Two recent examples touched me greatly:
Rabbi Rachel Barenblat blogs as The Velveteen Rabbi. Please take the time now to read her story of an outpouring of compassion and help toward the members of a mosque desecrated by vandals.
Rabbi Arthur Waskow is founder and director of The Shalom Center, an organization I have the honor to serve as Board President. At the end of his essay on recent calls to burn copies of the Quran, he recounts the kind of childhood story that instils the empathy that has given us the universal solvent, the capacity to put oneself in the place of the other:
Let us hope that a story from my own childhood echoes so strongly the memories and sensibilities of other American Jews that overwhelmingly, we will walk the path toward freedom and diversity, peace and economic healing:
When I was about seven years old (1940), my grandmother interrupted other Jewish women in line at the kosher butcher shop who were talking contemptuously about “the shvartzes” — that is, Black people. She challenged them: “That’s the way they talked about us in Europe. This is America, and we must not talk like that!”
We must not act like that, either.
Understanding the holographic principle. I call my third lodestar “the holographic principle” because every part of a hologram contains all the information possessed by the whole.

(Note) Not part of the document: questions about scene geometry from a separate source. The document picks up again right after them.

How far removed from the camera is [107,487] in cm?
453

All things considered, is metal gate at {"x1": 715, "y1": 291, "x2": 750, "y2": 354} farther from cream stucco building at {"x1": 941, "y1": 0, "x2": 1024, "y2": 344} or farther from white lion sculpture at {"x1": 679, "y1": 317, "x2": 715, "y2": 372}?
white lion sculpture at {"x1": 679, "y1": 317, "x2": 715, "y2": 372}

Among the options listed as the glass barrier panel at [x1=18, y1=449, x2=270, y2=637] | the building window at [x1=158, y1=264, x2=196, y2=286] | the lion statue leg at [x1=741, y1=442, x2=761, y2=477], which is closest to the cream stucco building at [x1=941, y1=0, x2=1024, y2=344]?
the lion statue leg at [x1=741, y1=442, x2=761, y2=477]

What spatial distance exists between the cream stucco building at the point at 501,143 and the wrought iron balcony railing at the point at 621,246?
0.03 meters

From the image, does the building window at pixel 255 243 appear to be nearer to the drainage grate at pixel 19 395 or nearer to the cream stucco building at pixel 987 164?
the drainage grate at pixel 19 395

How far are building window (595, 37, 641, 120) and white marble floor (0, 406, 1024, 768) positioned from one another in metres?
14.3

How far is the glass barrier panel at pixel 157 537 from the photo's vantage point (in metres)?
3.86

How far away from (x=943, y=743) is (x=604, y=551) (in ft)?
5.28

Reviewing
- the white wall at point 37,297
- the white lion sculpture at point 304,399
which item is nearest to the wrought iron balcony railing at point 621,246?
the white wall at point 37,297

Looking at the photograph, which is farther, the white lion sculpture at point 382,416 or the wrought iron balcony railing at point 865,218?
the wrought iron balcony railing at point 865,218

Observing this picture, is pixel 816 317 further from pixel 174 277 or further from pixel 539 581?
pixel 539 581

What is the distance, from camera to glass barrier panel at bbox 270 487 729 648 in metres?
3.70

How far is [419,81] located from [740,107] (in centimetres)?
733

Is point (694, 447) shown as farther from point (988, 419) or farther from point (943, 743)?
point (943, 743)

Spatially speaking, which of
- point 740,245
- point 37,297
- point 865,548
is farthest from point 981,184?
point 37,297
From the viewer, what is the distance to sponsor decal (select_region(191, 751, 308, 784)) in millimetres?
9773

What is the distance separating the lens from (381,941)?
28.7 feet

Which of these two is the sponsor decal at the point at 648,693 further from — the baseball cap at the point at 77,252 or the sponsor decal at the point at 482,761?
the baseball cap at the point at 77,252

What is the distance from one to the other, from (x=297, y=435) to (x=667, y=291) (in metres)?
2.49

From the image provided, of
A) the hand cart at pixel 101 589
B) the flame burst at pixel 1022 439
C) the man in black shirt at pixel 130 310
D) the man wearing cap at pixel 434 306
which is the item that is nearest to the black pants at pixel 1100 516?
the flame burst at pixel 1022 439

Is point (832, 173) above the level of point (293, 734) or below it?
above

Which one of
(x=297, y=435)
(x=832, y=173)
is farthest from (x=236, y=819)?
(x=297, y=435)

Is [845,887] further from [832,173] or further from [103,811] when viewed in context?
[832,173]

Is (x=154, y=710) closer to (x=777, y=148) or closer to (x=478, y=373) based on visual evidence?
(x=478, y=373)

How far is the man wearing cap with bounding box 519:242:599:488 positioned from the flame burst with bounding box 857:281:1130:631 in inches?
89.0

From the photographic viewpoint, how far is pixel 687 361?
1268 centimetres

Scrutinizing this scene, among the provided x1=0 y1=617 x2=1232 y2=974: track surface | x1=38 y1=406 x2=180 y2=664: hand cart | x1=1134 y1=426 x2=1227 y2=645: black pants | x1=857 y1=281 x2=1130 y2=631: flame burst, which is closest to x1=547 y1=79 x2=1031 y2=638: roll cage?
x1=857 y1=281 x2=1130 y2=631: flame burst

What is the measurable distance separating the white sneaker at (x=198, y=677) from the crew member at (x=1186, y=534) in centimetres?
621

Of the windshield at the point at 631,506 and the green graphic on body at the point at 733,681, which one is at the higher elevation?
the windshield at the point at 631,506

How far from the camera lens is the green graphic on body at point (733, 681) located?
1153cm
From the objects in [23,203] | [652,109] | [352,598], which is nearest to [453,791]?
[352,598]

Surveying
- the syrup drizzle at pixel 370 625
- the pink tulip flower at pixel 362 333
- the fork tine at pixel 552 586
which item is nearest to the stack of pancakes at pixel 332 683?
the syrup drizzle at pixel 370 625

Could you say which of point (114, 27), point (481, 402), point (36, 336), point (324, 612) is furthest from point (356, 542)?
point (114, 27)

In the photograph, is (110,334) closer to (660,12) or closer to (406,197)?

No matter how you slice it, the same truths are revealed.
In an essay on “Enmity and Friendship” in his new book, Encounter, Czech author Milan Kundera describes what he sees as an important distinction separating two political stances:
the disagreement between people for whom the political struggle is more important than real life, than art, than thought, and people for whom the whole meaning of politics is to serve real life, art, thought.
Between those two positions, I side with Kundera and the second. But in truth, I don’t think he goes far enough: from what I have seen, real life, art, thought, and politics are coterminous, congruent, and inseparable.
An anthropologist questions a shaman about the nature of the world. The shaman explains that the world rests on the back of a giant turtle. The anthropologist asks what supports the turtle. “Another turtle” is the answer. And beneath that one? “Another turtle.” After a few such exchanges, the anthropologist, frustrated, asks what upholds it all. “Just turtles all the way down,” says the shaman.
The people who are aligned with Kundera’s first category will almost certainly find my assertion laughable, but here it is: how we behave in the little world of private relations; how we feed and cultivate our thoughts; how we marshal beauty, meaning, and imagination to make art; and how we formulate our collective actions as a society are one and the same.
Traditionally, on Rosh HaShanah, apples dipped in honey are eaten to remind us of the sweetness of life. In my New Year’s gift to you, seeing the simple thing is the apple; using the universal solvent is the honey. Dipping them actualizes the holographic principle, so that whatever this year may bring, we will not lose our way, our lodestars will shine.
Belief matters so much less to me than desire and how we enact it. “Into My Arms” is a beautiful love song by Nick Cave that makes this point with heart-wrenching simplicity. May those who love be preserved and upheld in their love. May those who seek love find it. Blessings for a sweet year, dear readers.